> _Supplied records_
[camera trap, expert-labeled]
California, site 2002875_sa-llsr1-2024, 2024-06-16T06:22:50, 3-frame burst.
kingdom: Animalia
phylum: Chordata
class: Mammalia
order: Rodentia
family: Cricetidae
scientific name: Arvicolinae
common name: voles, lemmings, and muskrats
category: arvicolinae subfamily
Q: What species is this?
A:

> _The task_
Each record needs to be duplicated exactly.

> _Response area_
[camera trap, expert-labeled]
California, site 2002875_sa-llsr1-2024, 2024-06-16T06:22:50, 3-frame burst.
kingdom: Animalia
phylum: Chordata
class: Mammalia
order: Rodentia
family: Cricetidae
scientific name: Arvicolinae
common name: voles, lemmings, and muskrats
category: arvicolinae subfamily
Q: What species is this?
A:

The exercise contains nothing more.